Newman’s daughter Melissa is a giver in her own right. For 20 yeas, she volunteered at a woman’s prison.
She was casual friends with a social worker there. For 2 years, he said he had a present for her. Finally — a decade or so ago — he handed her the gift.
It was a framed poster of her father. Looking straight at the camera — and pointing sternly — the young actor urged all “Young Citizens for Johnson” to register to vote.
Melissa had never seen that poster. “It was one of the best presents I ever got,” she says. She hung it on her kitchen wall. It’s been there ever since.
Melissa always wanted to share the poster’s message — register and vote! — with a broader audience. Now she’s got her chance.
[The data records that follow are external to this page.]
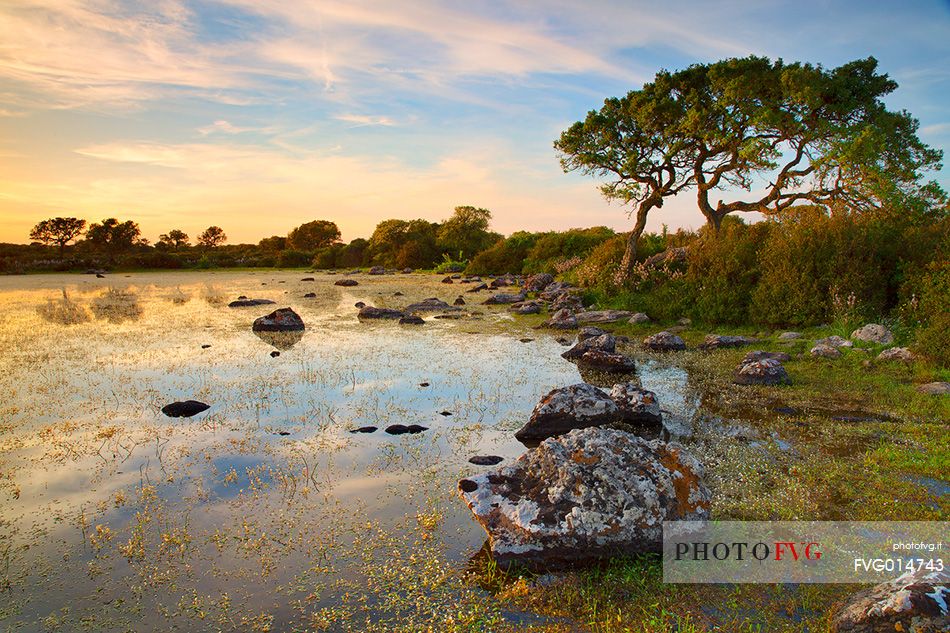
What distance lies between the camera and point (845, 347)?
47.8 feet

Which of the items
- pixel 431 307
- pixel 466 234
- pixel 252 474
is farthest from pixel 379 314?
pixel 466 234

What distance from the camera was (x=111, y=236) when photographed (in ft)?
259

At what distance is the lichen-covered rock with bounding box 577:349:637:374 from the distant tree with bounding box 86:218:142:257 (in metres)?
82.2

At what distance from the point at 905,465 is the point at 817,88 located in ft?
65.3

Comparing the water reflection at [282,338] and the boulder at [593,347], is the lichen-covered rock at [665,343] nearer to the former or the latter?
the boulder at [593,347]

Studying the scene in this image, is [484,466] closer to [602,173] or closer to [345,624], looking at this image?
[345,624]

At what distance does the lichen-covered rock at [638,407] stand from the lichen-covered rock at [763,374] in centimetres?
368

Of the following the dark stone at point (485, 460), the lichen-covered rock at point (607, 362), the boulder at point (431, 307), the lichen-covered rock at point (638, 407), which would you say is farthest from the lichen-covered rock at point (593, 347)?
the boulder at point (431, 307)

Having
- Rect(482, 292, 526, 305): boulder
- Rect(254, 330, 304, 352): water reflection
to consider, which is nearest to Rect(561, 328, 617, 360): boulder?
Rect(254, 330, 304, 352): water reflection

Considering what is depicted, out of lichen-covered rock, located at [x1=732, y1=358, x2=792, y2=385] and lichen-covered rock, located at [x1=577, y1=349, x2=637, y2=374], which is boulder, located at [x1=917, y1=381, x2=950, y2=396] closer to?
lichen-covered rock, located at [x1=732, y1=358, x2=792, y2=385]

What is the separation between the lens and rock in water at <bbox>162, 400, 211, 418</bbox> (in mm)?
10769

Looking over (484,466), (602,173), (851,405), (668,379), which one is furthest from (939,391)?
(602,173)

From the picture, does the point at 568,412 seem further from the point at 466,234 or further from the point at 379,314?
the point at 466,234

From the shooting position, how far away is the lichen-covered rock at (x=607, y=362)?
14219 mm
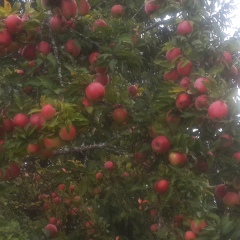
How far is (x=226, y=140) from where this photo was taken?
97.0 inches

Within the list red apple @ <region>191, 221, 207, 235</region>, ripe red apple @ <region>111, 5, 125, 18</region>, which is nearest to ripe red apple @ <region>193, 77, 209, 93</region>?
red apple @ <region>191, 221, 207, 235</region>

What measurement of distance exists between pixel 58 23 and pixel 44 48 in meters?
0.18

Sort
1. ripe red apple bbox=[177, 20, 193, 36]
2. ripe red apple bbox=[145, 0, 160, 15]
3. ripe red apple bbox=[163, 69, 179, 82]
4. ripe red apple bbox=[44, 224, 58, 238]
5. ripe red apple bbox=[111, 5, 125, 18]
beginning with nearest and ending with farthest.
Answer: ripe red apple bbox=[163, 69, 179, 82] < ripe red apple bbox=[177, 20, 193, 36] < ripe red apple bbox=[145, 0, 160, 15] < ripe red apple bbox=[44, 224, 58, 238] < ripe red apple bbox=[111, 5, 125, 18]

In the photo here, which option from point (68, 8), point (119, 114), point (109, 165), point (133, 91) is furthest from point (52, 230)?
point (68, 8)

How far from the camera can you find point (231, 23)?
4184mm

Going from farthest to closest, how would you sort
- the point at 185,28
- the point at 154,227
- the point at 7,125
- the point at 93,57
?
the point at 154,227 < the point at 185,28 < the point at 93,57 < the point at 7,125

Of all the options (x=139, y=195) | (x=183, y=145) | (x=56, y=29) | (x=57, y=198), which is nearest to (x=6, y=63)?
(x=56, y=29)

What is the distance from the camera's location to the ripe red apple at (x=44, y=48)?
2.75 meters

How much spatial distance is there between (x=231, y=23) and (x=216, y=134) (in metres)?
2.01

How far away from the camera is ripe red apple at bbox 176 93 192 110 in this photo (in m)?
2.49

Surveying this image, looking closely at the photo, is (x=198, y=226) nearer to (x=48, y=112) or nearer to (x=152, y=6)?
(x=48, y=112)

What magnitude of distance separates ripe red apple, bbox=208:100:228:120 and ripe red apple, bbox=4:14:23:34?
3.96 feet

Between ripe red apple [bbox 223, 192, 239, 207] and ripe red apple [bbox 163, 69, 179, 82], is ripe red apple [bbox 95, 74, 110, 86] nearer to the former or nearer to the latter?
ripe red apple [bbox 163, 69, 179, 82]

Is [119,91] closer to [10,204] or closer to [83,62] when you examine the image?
[83,62]
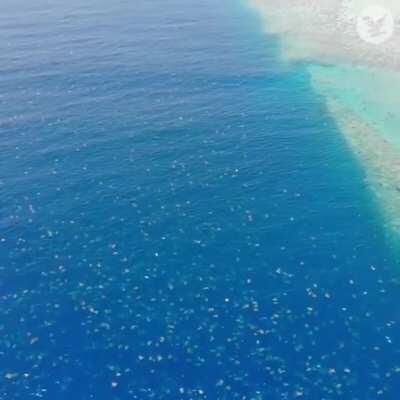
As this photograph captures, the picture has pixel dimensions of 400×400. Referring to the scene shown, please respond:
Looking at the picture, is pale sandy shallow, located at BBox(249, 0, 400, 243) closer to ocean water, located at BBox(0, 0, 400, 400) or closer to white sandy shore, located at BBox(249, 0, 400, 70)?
white sandy shore, located at BBox(249, 0, 400, 70)

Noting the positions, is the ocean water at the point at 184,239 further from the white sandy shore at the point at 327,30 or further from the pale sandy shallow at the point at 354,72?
the white sandy shore at the point at 327,30

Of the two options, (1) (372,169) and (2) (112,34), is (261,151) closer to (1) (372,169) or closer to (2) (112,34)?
(1) (372,169)

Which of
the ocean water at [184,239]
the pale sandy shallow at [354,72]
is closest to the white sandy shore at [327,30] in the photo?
the pale sandy shallow at [354,72]

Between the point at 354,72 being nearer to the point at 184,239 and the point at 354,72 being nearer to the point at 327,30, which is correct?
the point at 327,30

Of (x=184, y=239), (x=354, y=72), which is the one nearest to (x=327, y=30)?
(x=354, y=72)

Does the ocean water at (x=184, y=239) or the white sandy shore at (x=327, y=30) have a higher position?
the white sandy shore at (x=327, y=30)

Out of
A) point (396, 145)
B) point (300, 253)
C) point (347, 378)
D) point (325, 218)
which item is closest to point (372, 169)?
point (396, 145)
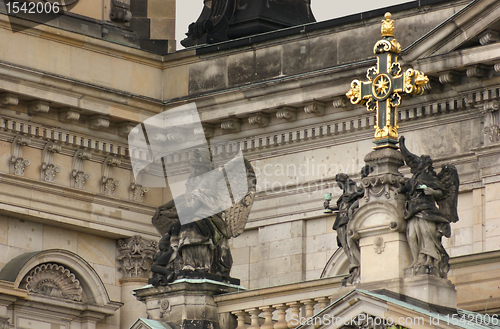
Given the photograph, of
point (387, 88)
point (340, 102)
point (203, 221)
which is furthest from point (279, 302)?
point (340, 102)

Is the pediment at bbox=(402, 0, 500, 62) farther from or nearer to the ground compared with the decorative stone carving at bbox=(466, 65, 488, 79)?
farther from the ground

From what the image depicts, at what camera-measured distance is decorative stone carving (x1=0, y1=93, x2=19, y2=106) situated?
29312mm

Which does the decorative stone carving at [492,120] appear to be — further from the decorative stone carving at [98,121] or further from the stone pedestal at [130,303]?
the stone pedestal at [130,303]

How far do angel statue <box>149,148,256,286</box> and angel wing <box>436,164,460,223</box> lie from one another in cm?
411

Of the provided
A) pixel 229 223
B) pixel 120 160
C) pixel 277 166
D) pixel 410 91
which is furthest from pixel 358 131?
pixel 410 91

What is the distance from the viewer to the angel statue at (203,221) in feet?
75.0

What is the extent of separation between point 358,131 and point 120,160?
471cm

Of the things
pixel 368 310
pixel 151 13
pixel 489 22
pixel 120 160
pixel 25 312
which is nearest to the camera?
pixel 368 310

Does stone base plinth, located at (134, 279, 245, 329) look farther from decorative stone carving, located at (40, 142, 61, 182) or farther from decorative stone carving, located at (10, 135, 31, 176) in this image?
decorative stone carving, located at (40, 142, 61, 182)

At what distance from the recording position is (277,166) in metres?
30.8

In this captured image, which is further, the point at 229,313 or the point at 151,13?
the point at 151,13

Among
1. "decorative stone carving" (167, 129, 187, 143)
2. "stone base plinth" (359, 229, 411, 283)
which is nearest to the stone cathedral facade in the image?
"decorative stone carving" (167, 129, 187, 143)

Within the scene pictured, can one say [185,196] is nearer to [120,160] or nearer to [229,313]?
[229,313]

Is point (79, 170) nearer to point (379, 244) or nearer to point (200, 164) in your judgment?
point (200, 164)
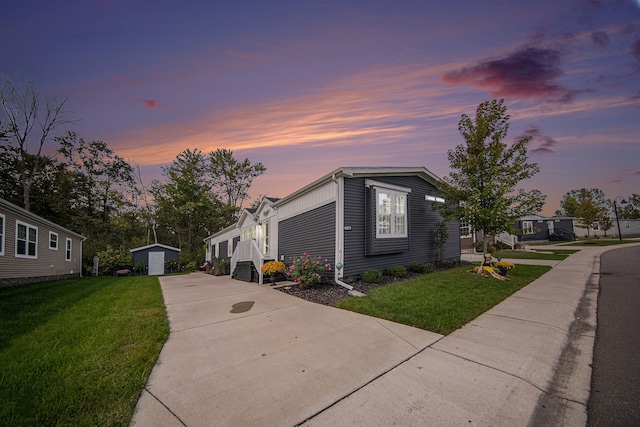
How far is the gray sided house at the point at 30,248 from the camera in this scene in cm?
1016

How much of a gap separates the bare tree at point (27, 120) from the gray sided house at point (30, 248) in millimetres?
11789

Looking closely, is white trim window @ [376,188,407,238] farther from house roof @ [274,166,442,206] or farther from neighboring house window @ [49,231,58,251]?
neighboring house window @ [49,231,58,251]

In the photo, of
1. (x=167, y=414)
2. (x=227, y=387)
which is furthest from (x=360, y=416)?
(x=167, y=414)

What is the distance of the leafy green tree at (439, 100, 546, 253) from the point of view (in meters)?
9.01

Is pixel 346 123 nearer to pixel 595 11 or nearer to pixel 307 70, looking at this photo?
pixel 307 70

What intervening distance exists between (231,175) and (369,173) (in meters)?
30.0

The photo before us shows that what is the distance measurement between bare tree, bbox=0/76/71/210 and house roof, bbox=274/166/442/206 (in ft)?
73.4

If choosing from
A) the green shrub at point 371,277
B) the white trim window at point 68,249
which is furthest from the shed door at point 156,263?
the green shrub at point 371,277

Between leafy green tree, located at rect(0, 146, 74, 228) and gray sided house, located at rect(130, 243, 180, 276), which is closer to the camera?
gray sided house, located at rect(130, 243, 180, 276)

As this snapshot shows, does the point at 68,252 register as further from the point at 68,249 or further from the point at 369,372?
the point at 369,372

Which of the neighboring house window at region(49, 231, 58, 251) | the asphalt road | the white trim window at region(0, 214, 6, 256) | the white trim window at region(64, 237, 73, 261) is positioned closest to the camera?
the asphalt road

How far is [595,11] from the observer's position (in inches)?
268

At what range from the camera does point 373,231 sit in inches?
349

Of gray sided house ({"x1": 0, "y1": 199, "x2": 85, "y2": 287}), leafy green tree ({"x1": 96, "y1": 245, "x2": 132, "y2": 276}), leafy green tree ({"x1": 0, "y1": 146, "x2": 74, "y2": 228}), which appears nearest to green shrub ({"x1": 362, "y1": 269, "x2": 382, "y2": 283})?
gray sided house ({"x1": 0, "y1": 199, "x2": 85, "y2": 287})
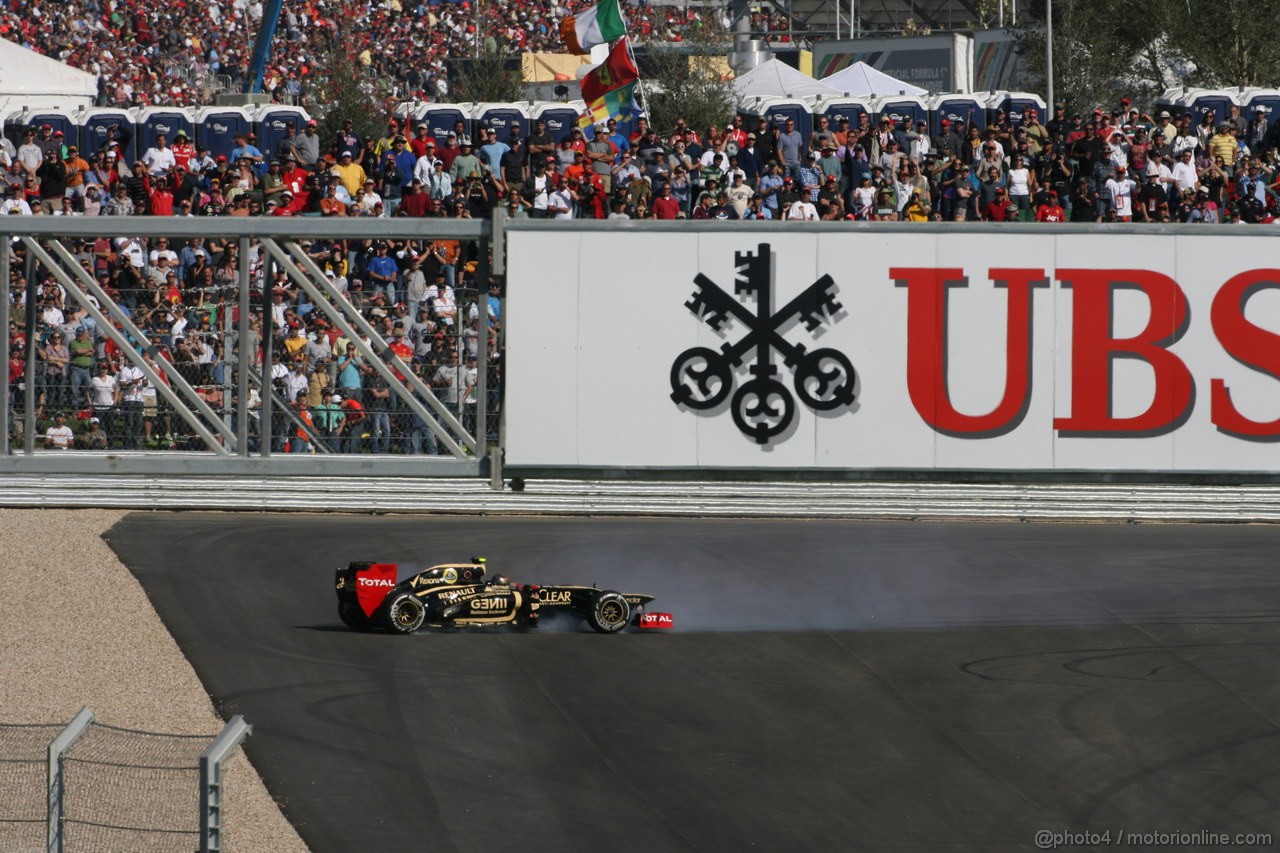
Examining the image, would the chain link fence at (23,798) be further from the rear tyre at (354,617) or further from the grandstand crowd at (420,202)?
the grandstand crowd at (420,202)

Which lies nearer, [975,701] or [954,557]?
[975,701]

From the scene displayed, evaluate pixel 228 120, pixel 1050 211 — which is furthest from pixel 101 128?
pixel 1050 211

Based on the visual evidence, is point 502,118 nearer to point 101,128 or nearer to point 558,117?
point 558,117

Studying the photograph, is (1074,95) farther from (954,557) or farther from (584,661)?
(584,661)

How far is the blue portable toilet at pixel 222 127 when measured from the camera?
30.4 m

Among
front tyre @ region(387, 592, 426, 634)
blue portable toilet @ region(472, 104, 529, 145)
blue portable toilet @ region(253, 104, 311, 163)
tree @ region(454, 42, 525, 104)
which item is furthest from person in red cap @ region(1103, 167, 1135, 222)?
tree @ region(454, 42, 525, 104)

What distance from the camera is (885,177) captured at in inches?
1027

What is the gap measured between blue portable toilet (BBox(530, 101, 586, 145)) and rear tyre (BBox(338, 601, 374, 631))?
Answer: 1966 centimetres

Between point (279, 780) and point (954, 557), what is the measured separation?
24.9 feet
In these polarized times, she wants the poster to be non-partisan. Besides, LBJ is no longer on the ballot.
So Melissa enlisted her friend Miggs Burroughs to help. The talented graphic designer changed the message to “Research. Register. Vote.”
Last weekend, Melissa handed out copies of the poster on Main Street, near Brooks Corner. She’ll be there this Saturday (August 29) too, at 12;30 p.m. — complete with mask and hand sanitizer.
“I’m literally a poster child for voting,” she laughs.
She hopes everyone — whatever their political affiliation — will pick up a flyer, reminding themselves to register and vote.
And why not? It’s one more Paul Newman/Westport story to add to our list.
Melissa Newman last weekend, with her poster on Main Street near Elm.